#### [AIM OF THE TASK]
The records are to be restated in their entirety, word for word.

=====

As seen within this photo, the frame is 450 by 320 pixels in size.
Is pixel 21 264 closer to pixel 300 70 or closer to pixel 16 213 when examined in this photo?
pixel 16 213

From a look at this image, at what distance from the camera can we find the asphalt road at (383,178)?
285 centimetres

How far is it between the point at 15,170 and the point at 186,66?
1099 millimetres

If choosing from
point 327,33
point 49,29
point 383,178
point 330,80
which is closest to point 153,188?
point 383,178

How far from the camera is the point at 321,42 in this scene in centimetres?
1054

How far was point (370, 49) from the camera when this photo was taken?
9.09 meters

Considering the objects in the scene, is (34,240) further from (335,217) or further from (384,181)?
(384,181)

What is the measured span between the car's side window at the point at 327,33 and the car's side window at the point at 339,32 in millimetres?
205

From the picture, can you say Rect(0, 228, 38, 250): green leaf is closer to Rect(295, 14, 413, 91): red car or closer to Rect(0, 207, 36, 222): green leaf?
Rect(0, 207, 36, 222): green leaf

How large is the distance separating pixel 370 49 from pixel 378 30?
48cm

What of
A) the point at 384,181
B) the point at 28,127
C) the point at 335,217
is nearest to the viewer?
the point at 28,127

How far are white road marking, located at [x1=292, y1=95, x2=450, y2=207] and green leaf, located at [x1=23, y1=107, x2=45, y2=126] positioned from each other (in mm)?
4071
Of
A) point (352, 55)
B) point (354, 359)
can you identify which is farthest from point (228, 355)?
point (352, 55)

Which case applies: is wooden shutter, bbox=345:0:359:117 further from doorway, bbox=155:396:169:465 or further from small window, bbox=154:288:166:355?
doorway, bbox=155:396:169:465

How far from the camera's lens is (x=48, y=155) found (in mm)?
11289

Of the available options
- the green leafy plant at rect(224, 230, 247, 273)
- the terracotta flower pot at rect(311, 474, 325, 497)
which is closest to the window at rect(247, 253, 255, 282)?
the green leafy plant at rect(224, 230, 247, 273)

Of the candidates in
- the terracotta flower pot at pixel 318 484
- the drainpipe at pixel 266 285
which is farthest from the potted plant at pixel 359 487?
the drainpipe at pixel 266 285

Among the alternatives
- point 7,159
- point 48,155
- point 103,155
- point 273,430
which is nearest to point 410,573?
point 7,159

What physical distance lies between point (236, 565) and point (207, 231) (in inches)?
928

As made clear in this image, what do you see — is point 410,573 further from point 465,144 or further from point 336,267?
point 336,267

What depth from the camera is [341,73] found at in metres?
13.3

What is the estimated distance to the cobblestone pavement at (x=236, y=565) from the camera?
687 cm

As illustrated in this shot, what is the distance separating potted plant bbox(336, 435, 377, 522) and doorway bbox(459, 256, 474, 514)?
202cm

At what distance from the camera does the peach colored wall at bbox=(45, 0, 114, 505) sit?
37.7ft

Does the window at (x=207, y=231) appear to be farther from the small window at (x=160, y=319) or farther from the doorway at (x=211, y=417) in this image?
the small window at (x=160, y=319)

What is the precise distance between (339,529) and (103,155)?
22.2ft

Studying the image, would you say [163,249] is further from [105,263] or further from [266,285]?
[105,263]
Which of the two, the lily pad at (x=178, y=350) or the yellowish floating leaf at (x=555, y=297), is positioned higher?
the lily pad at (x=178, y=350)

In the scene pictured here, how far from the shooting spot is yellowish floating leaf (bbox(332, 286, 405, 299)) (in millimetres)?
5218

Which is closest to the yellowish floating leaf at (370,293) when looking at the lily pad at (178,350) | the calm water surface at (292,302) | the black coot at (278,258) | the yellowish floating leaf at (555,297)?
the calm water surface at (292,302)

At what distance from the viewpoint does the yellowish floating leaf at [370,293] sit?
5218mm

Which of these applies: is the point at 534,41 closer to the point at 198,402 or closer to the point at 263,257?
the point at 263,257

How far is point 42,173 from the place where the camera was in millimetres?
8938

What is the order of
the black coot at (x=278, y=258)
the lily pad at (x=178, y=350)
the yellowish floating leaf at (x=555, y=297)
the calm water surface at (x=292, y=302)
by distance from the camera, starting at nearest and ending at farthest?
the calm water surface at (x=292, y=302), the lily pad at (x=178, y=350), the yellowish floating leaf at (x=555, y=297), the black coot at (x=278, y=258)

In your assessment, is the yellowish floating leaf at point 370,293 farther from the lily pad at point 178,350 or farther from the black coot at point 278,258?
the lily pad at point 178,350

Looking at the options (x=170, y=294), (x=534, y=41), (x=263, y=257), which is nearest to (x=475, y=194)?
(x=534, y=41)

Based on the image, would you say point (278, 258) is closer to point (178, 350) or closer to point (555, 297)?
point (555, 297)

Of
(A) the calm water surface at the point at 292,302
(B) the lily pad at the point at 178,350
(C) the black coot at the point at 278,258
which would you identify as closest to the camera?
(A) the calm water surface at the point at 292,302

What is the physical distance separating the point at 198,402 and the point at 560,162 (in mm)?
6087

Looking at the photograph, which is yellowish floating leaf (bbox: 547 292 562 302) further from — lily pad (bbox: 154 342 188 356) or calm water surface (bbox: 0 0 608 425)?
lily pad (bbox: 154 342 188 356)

=====

#### [WRITTEN ANSWER]
As seen within this photo, the frame is 450 by 320 pixels in size.
Is pixel 21 264 closer to pixel 300 70 or closer to pixel 16 213 when examined in this photo?
pixel 16 213

From a look at this image, at what distance from the camera can we find the asphalt road at (383,178)?
285 centimetres

How far is it between the point at 15,170 and the point at 186,66?
1099 millimetres

If choosing from
point 327,33
point 49,29
point 383,178
point 330,80
which is closest to point 153,188?
point 383,178

How far from the camera is the point at 321,42 in this scene in centimetres?
1054

How far was point (370, 49) from the camera when this photo was taken?
9.09 meters

Considering the objects in the scene, is (34,240) further from (335,217) or further from (384,181)?
(384,181)

What is the measured span between the car's side window at the point at 327,33 and the car's side window at the point at 339,32 in millimetres?
205

From the picture, can you say Rect(0, 228, 38, 250): green leaf is closer to Rect(295, 14, 413, 91): red car or closer to Rect(0, 207, 36, 222): green leaf?
Rect(0, 207, 36, 222): green leaf

How large is the distance separating pixel 370 49 from pixel 378 30?
48cm

What of
A) the point at 384,181
B) the point at 28,127
C) the point at 335,217
is nearest to the viewer?
the point at 28,127

How far are white road marking, located at [x1=292, y1=95, x2=450, y2=207] and green leaf, located at [x1=23, y1=107, x2=45, y2=126] positioned from each other (in mm)?
4071
Of
A) point (352, 55)
B) point (354, 359)
can you identify which is farthest from point (228, 355)?
point (352, 55)

Which case applies: is wooden shutter, bbox=345:0:359:117 further from doorway, bbox=155:396:169:465 or further from small window, bbox=154:288:166:355?
doorway, bbox=155:396:169:465

How far from the camera's lens is (x=48, y=155) found (in mm)?
11289

Of the available options
- the green leafy plant at rect(224, 230, 247, 273)
- the terracotta flower pot at rect(311, 474, 325, 497)
which is closest to the window at rect(247, 253, 255, 282)?
the green leafy plant at rect(224, 230, 247, 273)

Of the candidates in
- the terracotta flower pot at pixel 318 484
- the drainpipe at pixel 266 285
which is farthest from the potted plant at pixel 359 487?
the drainpipe at pixel 266 285

Among the alternatives
- point 7,159
- point 48,155
- point 103,155
- point 273,430
which is nearest to point 410,573?
point 7,159

What physical distance lies between point (236, 565) and point (207, 231) (in inches)?
928

As made clear in this image, what do you see — is point 410,573 further from point 465,144 or further from point 336,267?
point 336,267

What depth from the camera is [341,73] found at in metres?
13.3

What is the estimated distance to the cobblestone pavement at (x=236, y=565) from the camera?
687 cm

As illustrated in this shot, what is the distance separating potted plant bbox(336, 435, 377, 522) and doorway bbox(459, 256, 474, 514)?
202cm

At what distance from the camera does the peach colored wall at bbox=(45, 0, 114, 505) sit?
37.7ft

Does the window at (x=207, y=231) appear to be farther from the small window at (x=160, y=319) or farther from the doorway at (x=211, y=417) in this image?
the small window at (x=160, y=319)

What is the precise distance between (339,529) and (103,155)?
22.2ft

Studying the image, would you say [163,249] is further from [105,263] or further from [266,285]?
[105,263]
Which of the two, the lily pad at (x=178, y=350) or the yellowish floating leaf at (x=555, y=297), is positioned higher?
the lily pad at (x=178, y=350)

In the scene pictured here, how far from the shooting spot is yellowish floating leaf (bbox(332, 286, 405, 299)) (in millimetres)?
5218

Which is closest to the yellowish floating leaf at (370,293) when looking at the lily pad at (178,350) | the calm water surface at (292,302) | the black coot at (278,258) | the yellowish floating leaf at (555,297)?
the calm water surface at (292,302)

At what distance from the viewpoint does the yellowish floating leaf at [370,293] sit?
5218mm

Which of these applies: is the point at 534,41 closer to the point at 198,402 or closer to the point at 263,257?
the point at 263,257

How far is point 42,173 from the place where the camera was in millimetres?
8938

What is the order of
the black coot at (x=278, y=258)
the lily pad at (x=178, y=350)
the yellowish floating leaf at (x=555, y=297)
the calm water surface at (x=292, y=302)
by distance from the camera, starting at nearest and ending at farthest?
the calm water surface at (x=292, y=302), the lily pad at (x=178, y=350), the yellowish floating leaf at (x=555, y=297), the black coot at (x=278, y=258)

In your assessment, is the yellowish floating leaf at point 370,293 farther from the lily pad at point 178,350 or farther from the black coot at point 278,258?
the lily pad at point 178,350

Looking at the options (x=170, y=294), (x=534, y=41), (x=263, y=257), which is nearest to (x=475, y=194)?
(x=534, y=41)

Based on the image, would you say point (278, 258) is closer to point (178, 350) or closer to point (555, 297)?
point (555, 297)

Of
(A) the calm water surface at the point at 292,302
(B) the lily pad at the point at 178,350
(C) the black coot at the point at 278,258
which would you identify as closest to the camera?
(A) the calm water surface at the point at 292,302

What is the physical distance separating the point at 198,402 and the point at 560,162 (in mm)?
6087

Looking at the photograph, which is yellowish floating leaf (bbox: 547 292 562 302) further from — lily pad (bbox: 154 342 188 356) or calm water surface (bbox: 0 0 608 425)?
lily pad (bbox: 154 342 188 356)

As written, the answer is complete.